Nah. Weirdly enough it was the character with the arthropod features I was investigating the concept for but now I wonder if I should've done that for the illithid so I might look into that. It was relevant to the other character because the actual arthropod features (wings) are missing by the time of the story so it was going to be one of the "hints" that they had her labeled as the wrong species but first of all it just didn't fit creatively, it was much too overt to the extent it didn't even make logical sense for the mixup to happen but also as you see here the science doesn't follow either it's only spiders and the like that have it, not dragonflies.

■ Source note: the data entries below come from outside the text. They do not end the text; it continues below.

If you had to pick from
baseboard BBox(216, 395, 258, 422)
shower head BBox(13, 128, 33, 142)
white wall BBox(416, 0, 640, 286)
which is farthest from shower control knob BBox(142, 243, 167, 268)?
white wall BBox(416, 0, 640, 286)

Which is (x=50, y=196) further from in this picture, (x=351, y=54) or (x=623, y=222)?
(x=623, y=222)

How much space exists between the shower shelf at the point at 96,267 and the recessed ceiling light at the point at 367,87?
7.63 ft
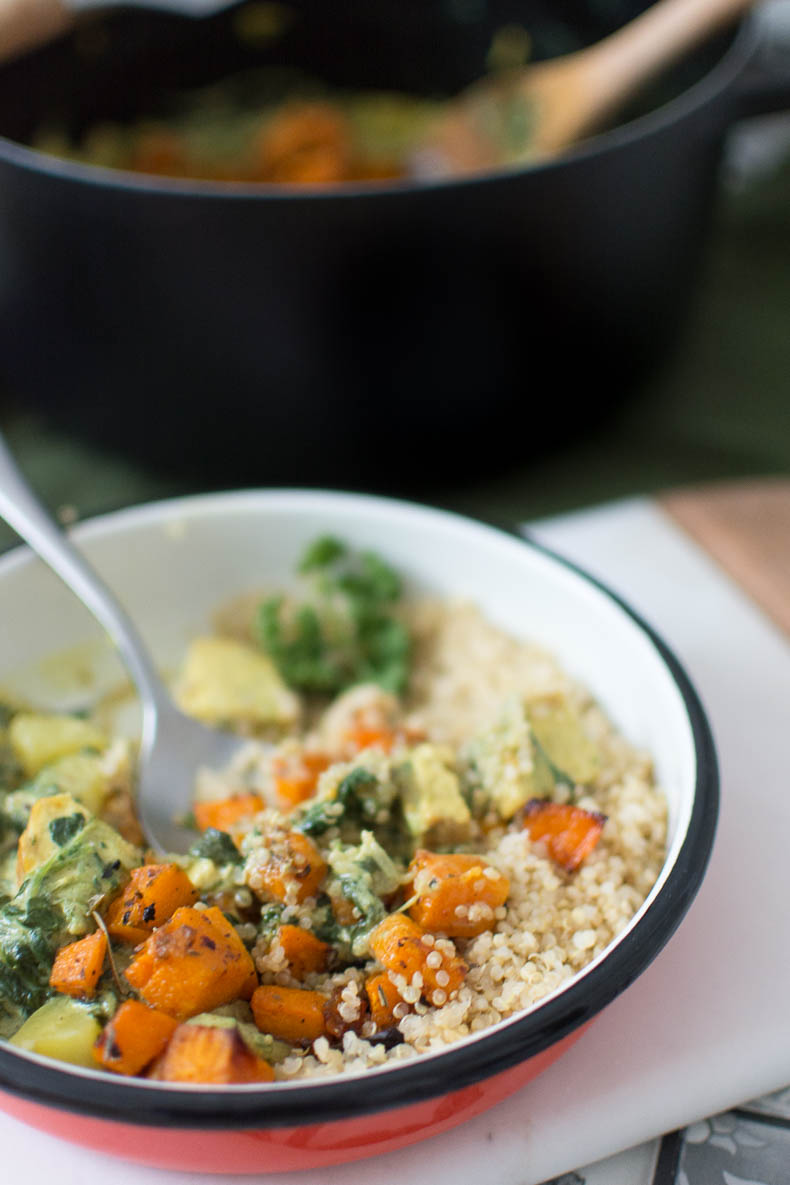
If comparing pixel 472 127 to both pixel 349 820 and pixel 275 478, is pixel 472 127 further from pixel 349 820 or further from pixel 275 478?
pixel 349 820

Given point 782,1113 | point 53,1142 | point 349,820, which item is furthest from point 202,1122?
point 782,1113

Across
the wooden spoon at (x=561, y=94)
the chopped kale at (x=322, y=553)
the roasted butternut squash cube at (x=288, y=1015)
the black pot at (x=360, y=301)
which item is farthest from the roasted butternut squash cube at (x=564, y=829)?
the wooden spoon at (x=561, y=94)

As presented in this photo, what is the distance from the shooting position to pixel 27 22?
2.24 meters

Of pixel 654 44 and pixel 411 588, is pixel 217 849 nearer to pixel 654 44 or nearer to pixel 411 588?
pixel 411 588

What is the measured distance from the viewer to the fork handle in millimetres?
1520

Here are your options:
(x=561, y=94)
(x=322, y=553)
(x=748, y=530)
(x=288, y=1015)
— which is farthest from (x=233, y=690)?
(x=561, y=94)

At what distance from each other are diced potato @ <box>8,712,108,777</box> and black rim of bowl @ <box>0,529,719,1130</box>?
1.75 ft

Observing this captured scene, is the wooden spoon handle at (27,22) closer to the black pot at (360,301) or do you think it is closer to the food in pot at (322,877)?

Whenever I see this image I always wonder 2 things:
What makes hemoglobin more efficient?
Why do we even need these fancy molecules to transport oxygen? Can't we produce some kind of biological ampule that holds some pure O2 for consumption by the various processes that need it? We have dedicated organelle structures for similar tasks (i.e. mitochondria)
It's sensitive to pH, so it absorbs oxygen more readily in the lungs, and releases it slightly more near tissues that need it, as they have co2 which slightly acidifies the blood in solution (h2co3).
It's effective and well tuned for our biology, it doesn't bond strongly, and is well suited for the air-blood interface, unlike others that often favor water-blood or water-the fluid worms use instead.
Many of the comments being "penis worms!", but no one is asking about that Red blood is only in the "majority of vertebrates" leaves me wondering which vertebrates have what other colour(s) of blood.
Edit: I have been told that it's "Crocodile Icefish" (10 species of) and colourless.